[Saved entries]
• • • • •

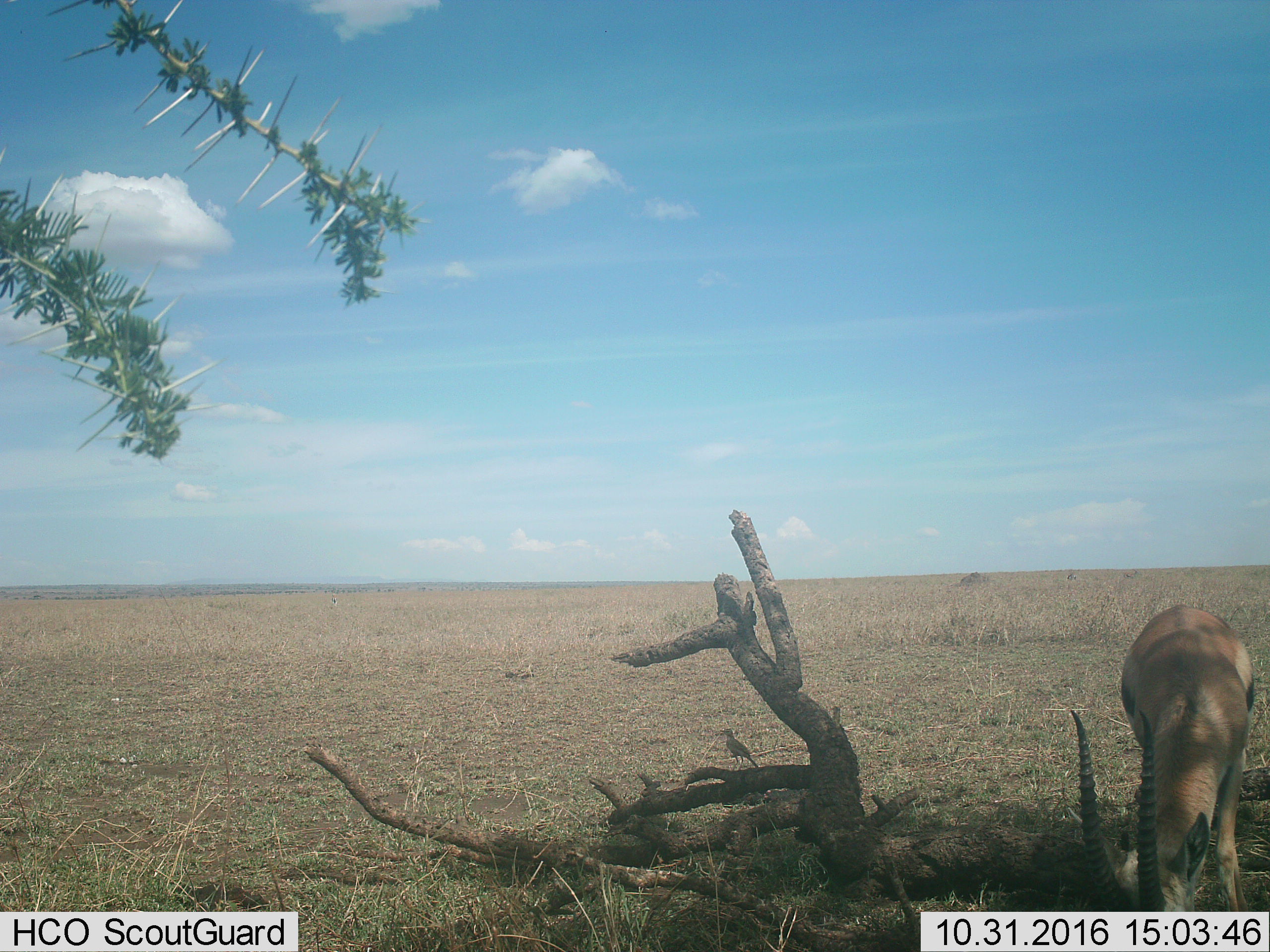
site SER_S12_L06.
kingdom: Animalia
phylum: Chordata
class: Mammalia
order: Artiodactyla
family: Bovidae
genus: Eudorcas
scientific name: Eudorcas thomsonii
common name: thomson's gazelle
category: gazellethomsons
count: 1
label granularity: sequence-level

• • • • •

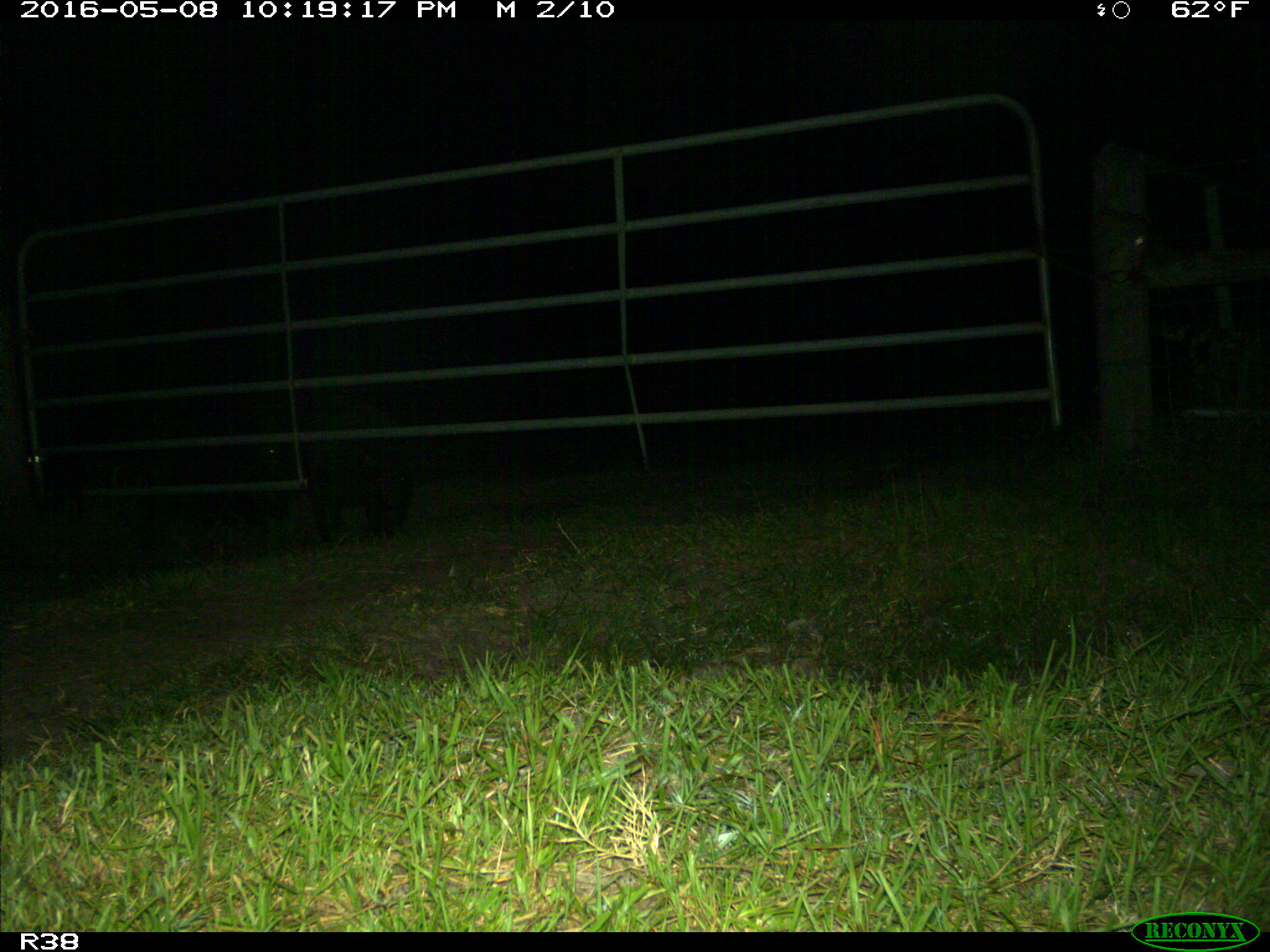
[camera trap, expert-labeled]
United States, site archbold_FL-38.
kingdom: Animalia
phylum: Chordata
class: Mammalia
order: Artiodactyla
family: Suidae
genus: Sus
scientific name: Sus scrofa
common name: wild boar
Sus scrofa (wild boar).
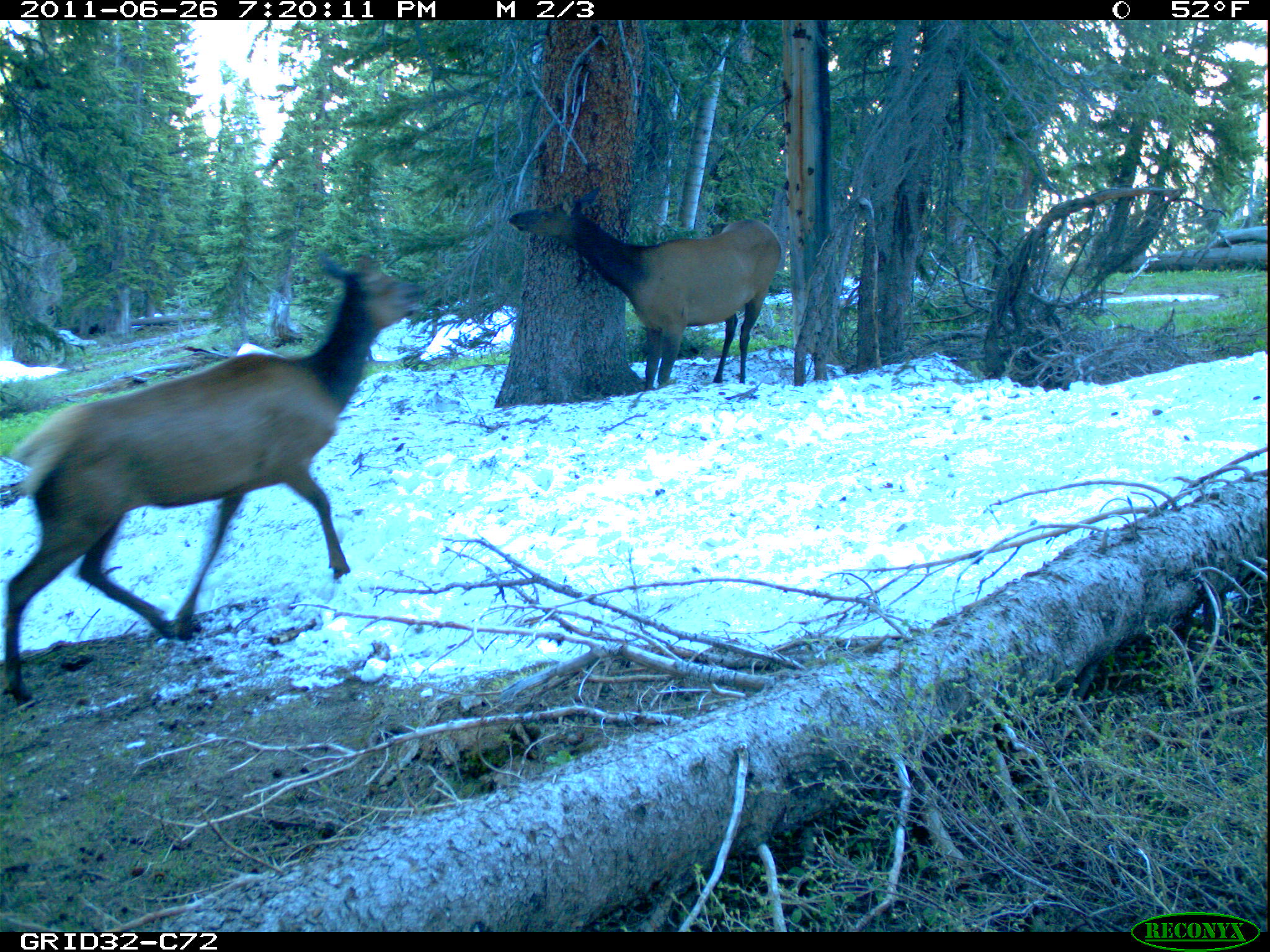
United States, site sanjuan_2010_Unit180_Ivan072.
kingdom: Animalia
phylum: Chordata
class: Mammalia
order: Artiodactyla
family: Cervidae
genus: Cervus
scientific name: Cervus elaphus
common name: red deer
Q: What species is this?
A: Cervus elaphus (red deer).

• • • • •

In the entries above, the lines from the one bearing "site SER_S12_L06." up to and including the one bearing "label granularity: sequence-level" should be transcribed exactly; no other line is wanted.

RESULT OF THIS EXERCISE
site SER_S12_L06.
kingdom: Animalia
phylum: Chordata
class: Mammalia
order: Artiodactyla
family: Bovidae
genus: Eudorcas
scientific name: Eudorcas thomsonii
common name: thomson's gazelle
category: gazellethomsons
count: 1
label granularity: sequence-level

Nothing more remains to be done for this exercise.